Of course, women are thrown in the hot box, whipped and have every other depravity of this sub-genre inflicted upon them. When Valerie escapes with the info that the warden is forcing inmates into servicing corrupt state officials during poolside parties, the wrongdoers beat the rap easily. Once on the outside, Valerie puts the tube top back on, grabs a machete and leads a mission to break back into Sugar State Pen to mete out some rough justice. Joining her are a former guard, a pimp in a lavender fedora named Prince Albert and some women who think that slinky undies are the proper attire for a commando raid. Hands are lopped off and music trying as hard as it can to sound like it was recorded in 1975 is heard.
Showing that the influence of "Grindhouse" (2007) and "Black Dynamite" (2009) has finally dripped down to the lowest rungs of the film industry, "Sugar Boxx" has a credit sequence that's made to look like a neglected piece of aged celluloid. However, unlike those theatrically released tributes to '70s exploitation movies, the purposely marred credits are the most technically sound minutes of the entire film. "Sugar Boxx" has the overall quality level of a James O'Keefe sting video, except that no careers of NPR development officers were harmed during filming. It also has appearances by the recently departed Tura Satana ("Faster, Pussycat! Kill! Kill!") and fellow Russ Meyer vixen Kitten Natividad ("Beneath the Valley of the Ultra-Vixens"), a classy move from a movie where such elements are in purposefully short supply.

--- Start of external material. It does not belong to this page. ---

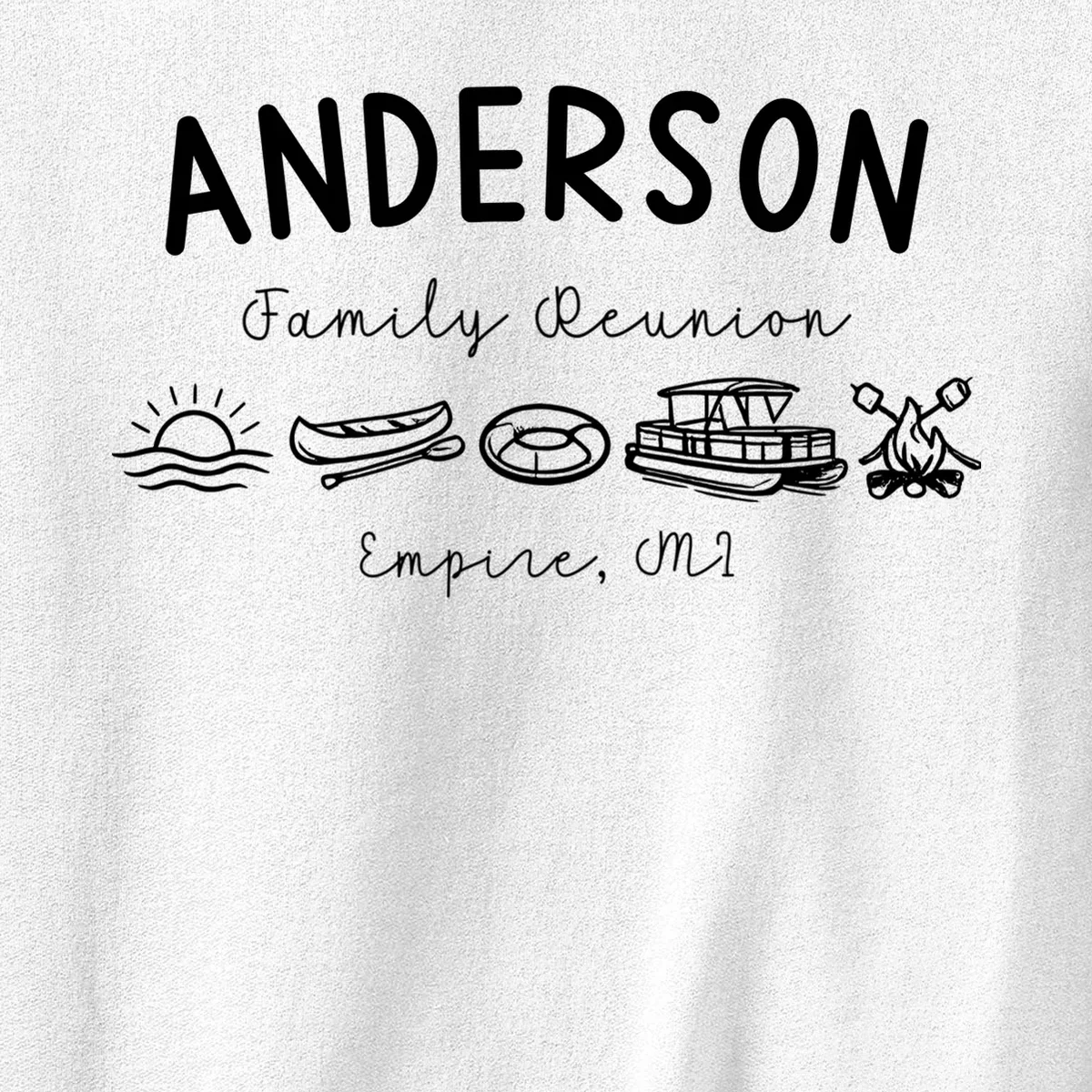 Family Reunion Personalized Camping Last Name and Location Men's Sweatshirt - Front - Close-up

If you remain undeterred from watching "Sugar Boxx" and want to create a straight-to-DVD grindhouse double feature all your own, Entertainment One is also releasing "Dark Fields," a surprisingly atmospheric little horror flick with a posthumous star performance by David Carradine. Despite being dead for nearly three years, Carradine currently has two films in post-production ("Night of the Templar" and "Eldorado") and probably a few other movies that haven't had any kind of U.S. release yet, DVD or otherwise. Besides Carradine, "Dark Fields" sports a creepy Indian shaman in a top hat who drinks the blood of children and a curse that makes the inhabitants of the small town of Perseverance look like a dried-out riverbed. Dee Wallace ("E.T.: The Extra-Terrestrial" and "The Howling") and Richard Lynch ("Sword and the Sorcerer") also appear throughout this movie's multi-layered timeline. It's more ambitious than your average straight-to-DVD chiller, but is still curtailed by its budget.